Painted in 1961, the present work combines a number of important motifs that Lowry referred to throughout his oeuvre: a lonely building, empty landscape, the contraption, solitary figures and animals. Lowry generally rejected interpretative readings of his work, however, the later landscapes often do not correspond to accurate geographical places but are painted with combined elements that enhance the overall mood of the work.
The desolate emptiness implied in the landscape of Lady crossing a bridge is typical and this feature can be compared to the similarly dated work, House by the Sea (sold Christie's, London, 23 November 2001, lot 100). Lowry was determined to paint only the essentials of a landscape, cutting away everything that was not central to his meaning (see M. Howard, Lowry A Visionary Artist, Salford, 2000, p. 220). John Rothenstein, in his chapter on Lowry in Modern English Painters (1956) wrote, 'Everything can go but this stark, bare rocky directness of statement, this alone makes poetry today'.

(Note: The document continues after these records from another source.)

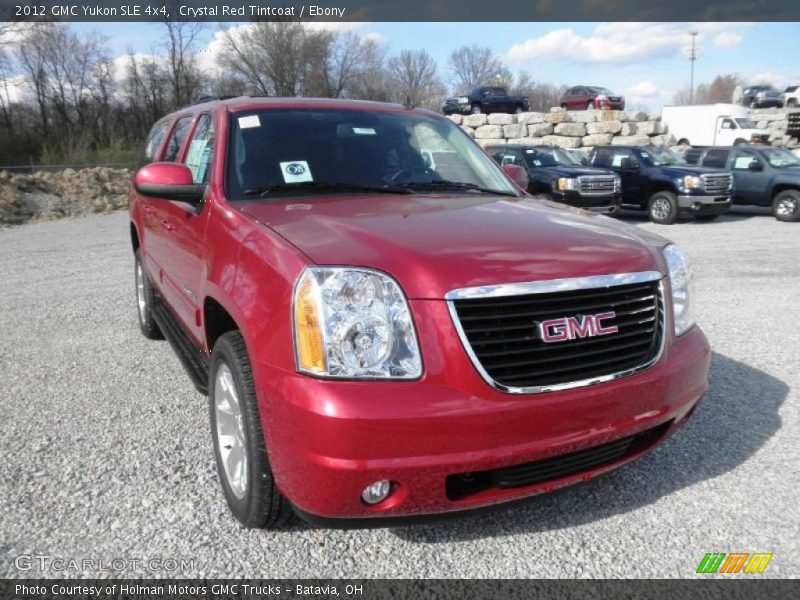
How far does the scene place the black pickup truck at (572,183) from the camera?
13.4m

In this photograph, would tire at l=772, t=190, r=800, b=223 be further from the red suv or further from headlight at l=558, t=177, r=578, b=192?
the red suv

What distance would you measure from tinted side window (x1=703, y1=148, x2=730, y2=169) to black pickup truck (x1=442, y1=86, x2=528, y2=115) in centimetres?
1672

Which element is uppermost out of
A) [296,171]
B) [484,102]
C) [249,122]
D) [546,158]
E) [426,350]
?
[484,102]

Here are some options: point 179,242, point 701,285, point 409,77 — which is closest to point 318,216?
point 179,242

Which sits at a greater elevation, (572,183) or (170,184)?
(170,184)

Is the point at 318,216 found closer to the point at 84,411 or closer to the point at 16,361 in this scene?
the point at 84,411

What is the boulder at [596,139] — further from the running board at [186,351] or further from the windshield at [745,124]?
the running board at [186,351]

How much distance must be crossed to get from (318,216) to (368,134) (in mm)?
1136

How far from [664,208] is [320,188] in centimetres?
1341

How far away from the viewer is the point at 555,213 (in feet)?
10.2

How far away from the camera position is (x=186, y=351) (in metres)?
3.79

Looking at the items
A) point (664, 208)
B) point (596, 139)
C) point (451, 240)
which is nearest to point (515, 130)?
point (596, 139)

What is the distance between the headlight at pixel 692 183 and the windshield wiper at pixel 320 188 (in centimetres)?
1289

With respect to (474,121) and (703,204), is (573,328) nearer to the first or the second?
(703,204)
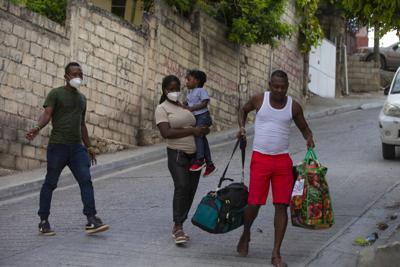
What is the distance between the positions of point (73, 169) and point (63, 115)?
557 mm

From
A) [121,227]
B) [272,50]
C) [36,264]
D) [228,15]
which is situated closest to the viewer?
[36,264]

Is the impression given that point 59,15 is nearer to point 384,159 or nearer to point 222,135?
point 222,135

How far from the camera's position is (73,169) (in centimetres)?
793

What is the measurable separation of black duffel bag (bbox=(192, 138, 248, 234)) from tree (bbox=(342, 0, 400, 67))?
205 centimetres

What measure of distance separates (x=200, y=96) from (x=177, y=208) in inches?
65.7

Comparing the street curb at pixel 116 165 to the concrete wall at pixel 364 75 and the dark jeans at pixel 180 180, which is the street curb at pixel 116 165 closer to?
the dark jeans at pixel 180 180

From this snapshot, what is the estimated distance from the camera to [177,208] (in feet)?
24.1

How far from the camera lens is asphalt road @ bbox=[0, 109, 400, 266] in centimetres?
694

The present work is not simply an empty landscape because figures are included: a woman crossing the bridge, followed by a child and a group of people gathered in the foreground. As with other works by the artist, although these figures are gathered together, they each seem to inhabit their own space, cut off from each other, remaining alone and lonely. Lowry commented to Mervyn Levy, 'All those people in my pictures they are all alone, you know. They have all got their private sorrows, their own absorptions. But they can't contact one another. We are all of us alone - cut off. All my people are lonely. Crowds are the most lonely thing of all. Everyone is a stranger to everyone else. You have only got to look at them to see that' (see M. Howard, op. cit., p. 133).